== GIVEN INSTRUCTION ==
Set down, in full, every record in the block.

== SUPPLIED INFORMATION ==
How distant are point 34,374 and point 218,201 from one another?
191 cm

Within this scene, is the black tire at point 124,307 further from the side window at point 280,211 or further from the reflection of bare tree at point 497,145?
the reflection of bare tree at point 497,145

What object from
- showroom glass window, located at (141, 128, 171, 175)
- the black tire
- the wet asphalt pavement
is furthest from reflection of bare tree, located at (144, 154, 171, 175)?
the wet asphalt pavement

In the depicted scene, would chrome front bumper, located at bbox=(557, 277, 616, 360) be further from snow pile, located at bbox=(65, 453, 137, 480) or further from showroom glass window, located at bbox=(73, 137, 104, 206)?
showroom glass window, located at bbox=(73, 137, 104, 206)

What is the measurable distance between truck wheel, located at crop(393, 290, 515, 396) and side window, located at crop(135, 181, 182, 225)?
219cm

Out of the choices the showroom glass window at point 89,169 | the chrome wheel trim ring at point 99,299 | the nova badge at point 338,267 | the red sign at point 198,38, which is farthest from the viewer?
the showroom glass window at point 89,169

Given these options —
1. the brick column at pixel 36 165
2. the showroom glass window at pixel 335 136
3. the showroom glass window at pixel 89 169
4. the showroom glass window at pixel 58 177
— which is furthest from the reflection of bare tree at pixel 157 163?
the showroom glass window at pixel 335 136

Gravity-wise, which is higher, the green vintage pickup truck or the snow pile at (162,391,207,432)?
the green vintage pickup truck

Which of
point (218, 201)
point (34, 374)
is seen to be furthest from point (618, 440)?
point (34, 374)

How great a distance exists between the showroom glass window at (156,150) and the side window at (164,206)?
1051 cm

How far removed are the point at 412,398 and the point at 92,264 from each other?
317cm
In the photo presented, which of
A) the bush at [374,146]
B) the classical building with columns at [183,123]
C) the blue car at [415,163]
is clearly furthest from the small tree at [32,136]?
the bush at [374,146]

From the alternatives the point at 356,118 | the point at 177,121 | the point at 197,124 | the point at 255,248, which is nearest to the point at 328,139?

== EXERCISE ANSWER ==
How distant are point 34,374 and point 218,201 from one another?
191 cm

Within this scene, is the black tire at point 124,307 further from the side window at point 280,211 or further from the reflection of bare tree at point 497,145?
the reflection of bare tree at point 497,145

What object from
- showroom glass window, located at (141, 128, 171, 175)
- the black tire
- the wet asphalt pavement
is furthest from reflection of bare tree, located at (144, 154, 171, 175)?
the wet asphalt pavement

In the depicted scene, would chrome front bumper, located at bbox=(557, 277, 616, 360) be further from snow pile, located at bbox=(65, 453, 137, 480) or further from showroom glass window, located at bbox=(73, 137, 104, 206)?
showroom glass window, located at bbox=(73, 137, 104, 206)

What is the measurable distance between truck wheel, located at crop(393, 290, 515, 396) and side window, located at crop(135, 181, 182, 225)?
219cm

Out of the choices the showroom glass window at point 89,169 | the chrome wheel trim ring at point 99,299 | the nova badge at point 338,267 | the red sign at point 198,38, which is farthest from the viewer?
the showroom glass window at point 89,169

Given these options —
1. the brick column at pixel 36 165
2. the showroom glass window at pixel 335 136
3. the showroom glass window at pixel 89 169
4. the showroom glass window at pixel 58 177
— which is furthest from the reflection of bare tree at pixel 157 163?
the showroom glass window at pixel 335 136

Gravity-wise, which is higher, the green vintage pickup truck or the snow pile at (162,391,207,432)?
the green vintage pickup truck

Which of
point (218, 201)
point (34, 374)
is seen to be furthest from point (618, 440)?
point (34, 374)

How great a distance exists between the showroom glass window at (156,150) and the side window at (164,206)?
1051 cm

How far removed are the point at 412,398 and the point at 92,264 from each other?
317cm
In the photo presented, which of
A) the bush at [374,146]
B) the classical building with columns at [183,123]
C) the blue car at [415,163]
is clearly furthest from the small tree at [32,136]?
the bush at [374,146]

From the alternatives the point at 356,118 | the point at 177,121 | the point at 197,124 | the point at 255,248, which is nearest to the point at 328,139?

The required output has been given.